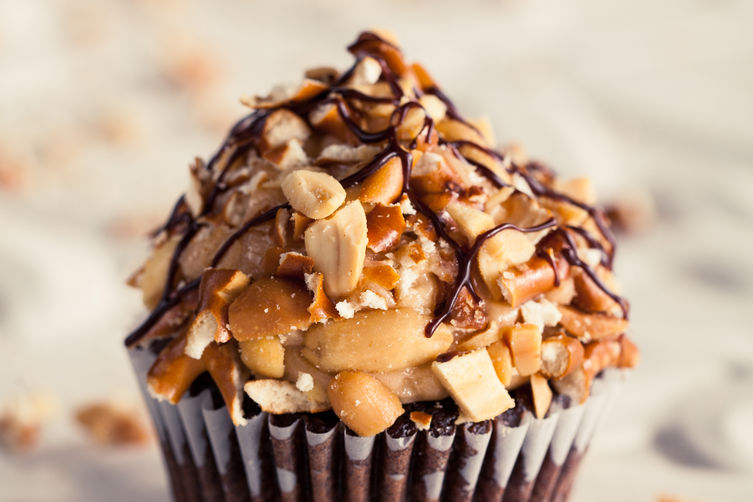 Cupcake_chocpeapretz_small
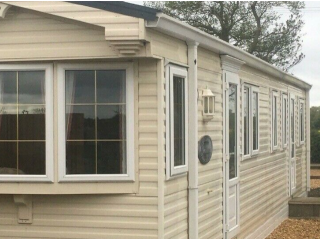 NHS and KEY worker Luxury Mobile Home for rent with Orchard Views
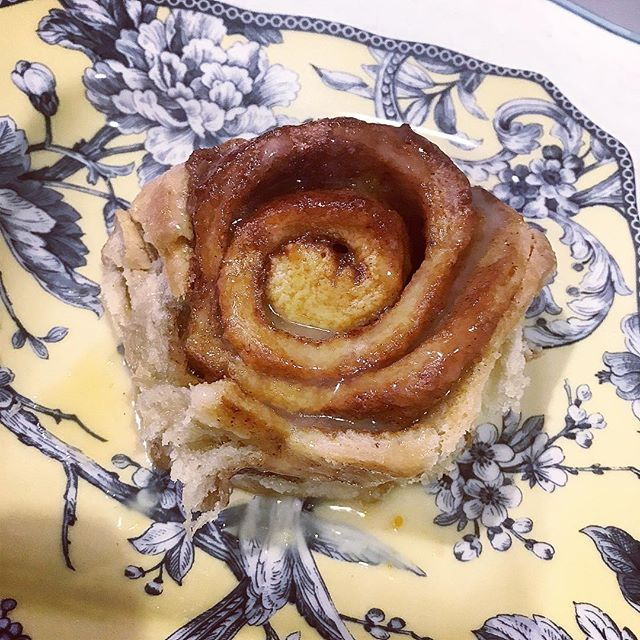 Cinnamon buns from my wifey @6ftofblondeperfection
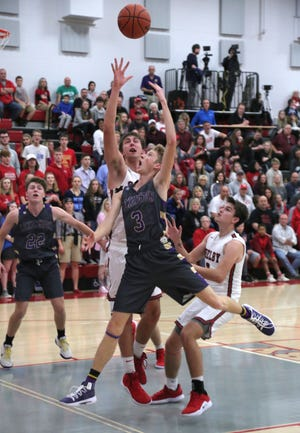 Lexington's Kyle Johnston is up for Mansfield News Journal Male Athlete of the Week after making eight three-pointers in a win over Upper Sandusky on Saturday.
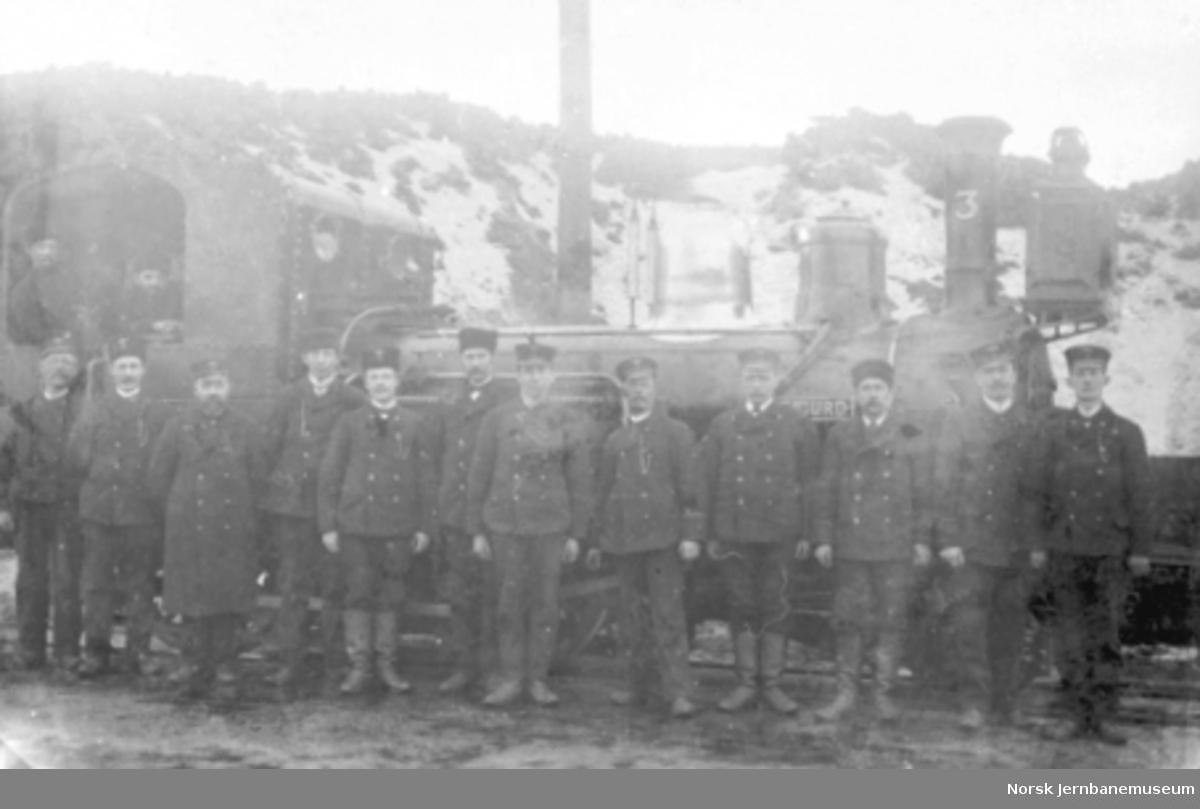 Lokomotivpersonale oppstilt utenfor damplokomotiv type IV nr. 3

#### [Work to complete]
Omitting all images, print the listing exactly.

#### [Reply to the exercise]
 Cupcake_chocpeapretz_small
 NHS and KEY worker Luxury Mobile Home for rent with Orchard Views
 Cinnamon buns from my wifey @6ftofblondeperfection
 Lexington's Kyle Johnston is up for Mansfield News Journal Male Athlete of the Week after making eight three-pointers in a win over Upper Sandusky on Saturday.
 Lokomotivpersonale oppstilt utenfor damplokomotiv type IV nr. 3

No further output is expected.